Scientific classification
- Kingdom: Animalia
- Phylum: Chordata
- Class: Reptilia
- Order: Squamata
- Family: Lacertidae
- Genus: Podarcis
- Species: P. peloponnesiacus
- Binomial name: Podarcis peloponnesiacus (Bibron & Bory, 1833)
- Synonyms: Podarcis peloponnesiacus (Bibron and Bory, 1833)

= Peloponnese wall lizard =

- Authority: (Bibron & Bory, 1833)
- Conservation status: LC
- Synonyms: Podarcis peloponnesiacus (Bibron and Bory, 1833)

Species of lizard

The Peloponnese wall lizard (Podarcis peloponnesiacus) is a species of lizard in the family Lacertidae. It is endemic to the Peloponnese region of southern Greece. Its natural habitats are Mediterranean-type shrubby vegetation, rocky areas, arable land, pastureland, plantations, and rural gardens.

==Description==
The Peloponnese wall lizard grows to a snout-to-vent length of about 8.5 cm with a tail about twice the length of the body. Males are in general rather larger than females. It is a robust species with adult males having particularly large heads. The colouring is rather variable, basically being some shade of olive- or greyish-brown with a pale vertebral stripe and more clearly defined dorso-lateral pale stripes. The mottled flanks often have one or more blue spots above the shoulder and the blue colour may extend along the flanks in males. The underparts are red, orange or white and unspotted. Juveniles often have blue tails.

==Behaviour==
The Peloponnese wall lizard largely replaces the Greek rock lizard in the Peloponnese region. It is an agile species and climbs on rocks, walls and tree trunks. It often perches in an elevated position and can make long jumps between rocks. It often forages on the ground.
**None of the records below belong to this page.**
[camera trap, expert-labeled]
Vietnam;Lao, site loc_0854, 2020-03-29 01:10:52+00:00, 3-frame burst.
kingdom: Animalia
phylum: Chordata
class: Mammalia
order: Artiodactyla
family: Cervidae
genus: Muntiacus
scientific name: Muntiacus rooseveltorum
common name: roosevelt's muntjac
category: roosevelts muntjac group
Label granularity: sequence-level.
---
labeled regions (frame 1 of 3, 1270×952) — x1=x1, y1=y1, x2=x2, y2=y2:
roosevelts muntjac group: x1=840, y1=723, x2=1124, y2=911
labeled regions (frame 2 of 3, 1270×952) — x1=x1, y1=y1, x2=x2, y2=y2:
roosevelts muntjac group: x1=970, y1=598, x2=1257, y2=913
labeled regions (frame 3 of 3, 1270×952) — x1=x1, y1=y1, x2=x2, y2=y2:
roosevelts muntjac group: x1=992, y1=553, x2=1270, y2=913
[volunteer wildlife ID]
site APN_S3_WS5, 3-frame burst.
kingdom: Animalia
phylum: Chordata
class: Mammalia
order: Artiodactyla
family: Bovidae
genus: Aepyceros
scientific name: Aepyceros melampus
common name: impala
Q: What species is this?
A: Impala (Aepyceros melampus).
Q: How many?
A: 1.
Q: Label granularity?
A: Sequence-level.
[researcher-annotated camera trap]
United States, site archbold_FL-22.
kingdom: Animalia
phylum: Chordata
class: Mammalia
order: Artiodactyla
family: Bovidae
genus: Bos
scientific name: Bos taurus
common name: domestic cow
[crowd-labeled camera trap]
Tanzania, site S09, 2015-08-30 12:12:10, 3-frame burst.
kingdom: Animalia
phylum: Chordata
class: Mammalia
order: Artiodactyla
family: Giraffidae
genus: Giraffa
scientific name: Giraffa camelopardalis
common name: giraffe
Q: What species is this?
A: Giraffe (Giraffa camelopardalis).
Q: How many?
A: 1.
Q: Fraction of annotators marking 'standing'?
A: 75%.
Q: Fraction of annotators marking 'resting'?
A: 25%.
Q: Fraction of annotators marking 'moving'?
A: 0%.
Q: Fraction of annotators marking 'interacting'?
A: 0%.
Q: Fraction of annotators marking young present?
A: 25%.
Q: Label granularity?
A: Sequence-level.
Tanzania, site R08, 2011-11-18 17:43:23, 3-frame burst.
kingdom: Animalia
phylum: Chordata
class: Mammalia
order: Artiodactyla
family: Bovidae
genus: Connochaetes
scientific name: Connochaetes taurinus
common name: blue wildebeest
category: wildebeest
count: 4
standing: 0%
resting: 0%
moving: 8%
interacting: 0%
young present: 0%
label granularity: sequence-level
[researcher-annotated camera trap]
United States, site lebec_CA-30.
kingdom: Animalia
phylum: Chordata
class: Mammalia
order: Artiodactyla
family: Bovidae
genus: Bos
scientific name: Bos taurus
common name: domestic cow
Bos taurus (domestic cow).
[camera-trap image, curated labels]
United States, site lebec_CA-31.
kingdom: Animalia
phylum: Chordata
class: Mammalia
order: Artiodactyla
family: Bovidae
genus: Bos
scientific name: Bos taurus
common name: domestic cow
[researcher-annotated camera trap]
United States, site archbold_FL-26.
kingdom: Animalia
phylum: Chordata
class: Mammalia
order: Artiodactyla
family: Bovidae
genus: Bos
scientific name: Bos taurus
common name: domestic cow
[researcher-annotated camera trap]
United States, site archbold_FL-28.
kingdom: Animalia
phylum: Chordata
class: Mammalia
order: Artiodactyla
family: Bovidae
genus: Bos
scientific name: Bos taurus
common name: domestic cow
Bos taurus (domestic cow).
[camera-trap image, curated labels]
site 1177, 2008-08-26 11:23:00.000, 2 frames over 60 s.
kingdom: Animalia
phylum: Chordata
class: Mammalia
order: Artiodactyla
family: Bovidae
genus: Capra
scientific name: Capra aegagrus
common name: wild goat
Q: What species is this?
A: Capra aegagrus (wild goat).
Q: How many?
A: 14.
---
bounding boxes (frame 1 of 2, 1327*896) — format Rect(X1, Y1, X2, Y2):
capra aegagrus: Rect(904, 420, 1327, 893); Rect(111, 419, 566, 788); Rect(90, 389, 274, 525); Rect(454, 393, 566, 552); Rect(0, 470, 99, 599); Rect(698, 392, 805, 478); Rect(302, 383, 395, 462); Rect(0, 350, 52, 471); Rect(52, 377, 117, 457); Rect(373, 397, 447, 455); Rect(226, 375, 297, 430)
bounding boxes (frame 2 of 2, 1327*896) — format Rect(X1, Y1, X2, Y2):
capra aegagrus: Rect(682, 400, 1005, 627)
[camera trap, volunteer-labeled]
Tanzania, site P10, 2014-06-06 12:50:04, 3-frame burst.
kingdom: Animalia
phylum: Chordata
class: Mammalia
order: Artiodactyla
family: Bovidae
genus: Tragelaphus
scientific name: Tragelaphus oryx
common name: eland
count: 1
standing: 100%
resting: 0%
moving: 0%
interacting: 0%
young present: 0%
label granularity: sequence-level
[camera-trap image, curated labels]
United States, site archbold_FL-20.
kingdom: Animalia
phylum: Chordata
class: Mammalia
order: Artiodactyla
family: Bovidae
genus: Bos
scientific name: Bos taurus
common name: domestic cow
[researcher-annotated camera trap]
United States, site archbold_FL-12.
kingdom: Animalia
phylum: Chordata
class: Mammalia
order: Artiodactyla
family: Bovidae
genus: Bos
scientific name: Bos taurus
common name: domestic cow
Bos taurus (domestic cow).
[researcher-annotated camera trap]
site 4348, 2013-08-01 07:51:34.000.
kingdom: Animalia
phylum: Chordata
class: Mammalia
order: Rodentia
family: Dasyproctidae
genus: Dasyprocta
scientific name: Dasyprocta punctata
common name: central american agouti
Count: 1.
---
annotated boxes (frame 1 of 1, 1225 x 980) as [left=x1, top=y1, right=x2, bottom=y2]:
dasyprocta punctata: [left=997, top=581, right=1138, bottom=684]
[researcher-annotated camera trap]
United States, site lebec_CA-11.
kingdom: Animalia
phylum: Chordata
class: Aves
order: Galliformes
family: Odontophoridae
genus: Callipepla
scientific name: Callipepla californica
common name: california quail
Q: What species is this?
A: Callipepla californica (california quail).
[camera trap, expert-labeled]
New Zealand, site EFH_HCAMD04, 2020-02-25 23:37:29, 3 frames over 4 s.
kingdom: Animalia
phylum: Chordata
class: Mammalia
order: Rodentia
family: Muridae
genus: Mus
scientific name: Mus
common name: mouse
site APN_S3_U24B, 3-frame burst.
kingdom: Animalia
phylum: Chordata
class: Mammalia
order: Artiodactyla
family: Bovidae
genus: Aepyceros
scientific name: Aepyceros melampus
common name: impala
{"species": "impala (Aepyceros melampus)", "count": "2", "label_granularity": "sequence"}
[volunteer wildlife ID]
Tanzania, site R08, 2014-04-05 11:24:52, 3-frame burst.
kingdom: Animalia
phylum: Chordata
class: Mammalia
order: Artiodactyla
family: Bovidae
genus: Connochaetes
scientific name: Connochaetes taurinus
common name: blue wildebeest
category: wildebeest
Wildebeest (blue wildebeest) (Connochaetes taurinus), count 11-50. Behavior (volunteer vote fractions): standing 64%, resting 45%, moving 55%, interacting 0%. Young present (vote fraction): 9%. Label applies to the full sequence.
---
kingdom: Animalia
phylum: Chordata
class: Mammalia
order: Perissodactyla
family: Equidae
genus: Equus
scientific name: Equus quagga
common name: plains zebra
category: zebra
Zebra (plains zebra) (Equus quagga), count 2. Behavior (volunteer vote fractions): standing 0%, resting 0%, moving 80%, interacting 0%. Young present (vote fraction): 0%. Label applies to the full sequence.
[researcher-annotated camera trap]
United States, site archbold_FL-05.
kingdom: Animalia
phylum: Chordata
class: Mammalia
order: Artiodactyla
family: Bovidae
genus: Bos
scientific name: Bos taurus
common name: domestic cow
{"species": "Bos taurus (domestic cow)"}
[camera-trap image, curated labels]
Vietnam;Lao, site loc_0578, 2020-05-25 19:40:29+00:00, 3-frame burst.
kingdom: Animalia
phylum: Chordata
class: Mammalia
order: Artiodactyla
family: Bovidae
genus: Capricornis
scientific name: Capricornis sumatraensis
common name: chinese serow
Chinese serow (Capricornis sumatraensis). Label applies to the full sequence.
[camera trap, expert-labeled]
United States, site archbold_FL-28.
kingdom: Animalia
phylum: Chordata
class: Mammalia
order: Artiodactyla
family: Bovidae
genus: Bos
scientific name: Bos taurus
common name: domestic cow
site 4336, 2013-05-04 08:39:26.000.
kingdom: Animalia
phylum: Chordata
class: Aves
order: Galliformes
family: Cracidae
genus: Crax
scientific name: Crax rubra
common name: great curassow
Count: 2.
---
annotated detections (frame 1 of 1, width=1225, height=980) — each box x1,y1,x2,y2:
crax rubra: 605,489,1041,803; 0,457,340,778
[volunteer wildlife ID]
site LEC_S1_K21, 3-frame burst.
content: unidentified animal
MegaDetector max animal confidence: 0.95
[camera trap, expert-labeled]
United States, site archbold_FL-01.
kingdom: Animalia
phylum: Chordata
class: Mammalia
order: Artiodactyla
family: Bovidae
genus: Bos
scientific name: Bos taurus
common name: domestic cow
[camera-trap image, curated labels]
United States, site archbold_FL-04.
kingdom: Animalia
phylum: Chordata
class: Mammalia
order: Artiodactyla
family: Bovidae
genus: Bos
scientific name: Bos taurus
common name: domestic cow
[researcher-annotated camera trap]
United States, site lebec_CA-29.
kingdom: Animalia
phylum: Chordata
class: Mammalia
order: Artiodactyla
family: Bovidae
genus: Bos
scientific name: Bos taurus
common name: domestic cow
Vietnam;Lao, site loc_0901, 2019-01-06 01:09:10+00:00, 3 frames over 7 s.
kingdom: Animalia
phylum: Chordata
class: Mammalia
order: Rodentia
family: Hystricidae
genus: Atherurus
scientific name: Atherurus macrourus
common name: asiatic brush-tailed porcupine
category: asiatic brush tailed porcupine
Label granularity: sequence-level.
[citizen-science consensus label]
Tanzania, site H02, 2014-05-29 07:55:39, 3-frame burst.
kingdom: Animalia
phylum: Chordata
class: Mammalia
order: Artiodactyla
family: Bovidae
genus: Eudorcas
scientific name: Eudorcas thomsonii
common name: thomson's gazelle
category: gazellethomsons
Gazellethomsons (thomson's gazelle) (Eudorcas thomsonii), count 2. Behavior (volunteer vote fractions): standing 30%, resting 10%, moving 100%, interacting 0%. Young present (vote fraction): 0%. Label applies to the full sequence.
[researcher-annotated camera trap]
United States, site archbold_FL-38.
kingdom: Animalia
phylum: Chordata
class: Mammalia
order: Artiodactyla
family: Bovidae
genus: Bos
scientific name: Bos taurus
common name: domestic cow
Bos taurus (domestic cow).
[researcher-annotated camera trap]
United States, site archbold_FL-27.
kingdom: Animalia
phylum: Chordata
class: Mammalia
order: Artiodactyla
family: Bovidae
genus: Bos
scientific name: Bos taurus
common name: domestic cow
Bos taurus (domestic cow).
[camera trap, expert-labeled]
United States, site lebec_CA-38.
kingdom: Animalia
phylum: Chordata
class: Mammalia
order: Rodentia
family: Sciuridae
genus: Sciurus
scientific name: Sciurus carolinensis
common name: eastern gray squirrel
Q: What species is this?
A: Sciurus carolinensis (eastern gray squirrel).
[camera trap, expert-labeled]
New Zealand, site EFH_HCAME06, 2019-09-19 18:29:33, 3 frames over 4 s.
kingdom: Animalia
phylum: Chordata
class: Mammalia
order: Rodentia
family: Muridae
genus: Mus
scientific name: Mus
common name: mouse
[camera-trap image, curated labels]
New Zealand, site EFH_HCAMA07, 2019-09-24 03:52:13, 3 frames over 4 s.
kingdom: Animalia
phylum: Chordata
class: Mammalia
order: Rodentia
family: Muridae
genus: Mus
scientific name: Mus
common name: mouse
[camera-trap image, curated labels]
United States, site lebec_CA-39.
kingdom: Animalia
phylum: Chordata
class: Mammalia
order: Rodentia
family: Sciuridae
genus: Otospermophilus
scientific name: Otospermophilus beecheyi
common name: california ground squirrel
The males are territorial during the breeding season and are very aggressive at this time. Females usually lay two clutches of up to six eggs, in crevices or concealed places, and the eggs take about six weeks to hatch, the newly hatched juveniles being about 3.5 cm long.

==Status==
The Peloponnese wall lizard has a total area of occupancy of less than 2000 km2 but it is common in suitable habitat within its range. The population is steady and faces no significant threats (apart from wildfires) and the International Union for Conservation of Nature has assessed its conservation status as being of "least concern".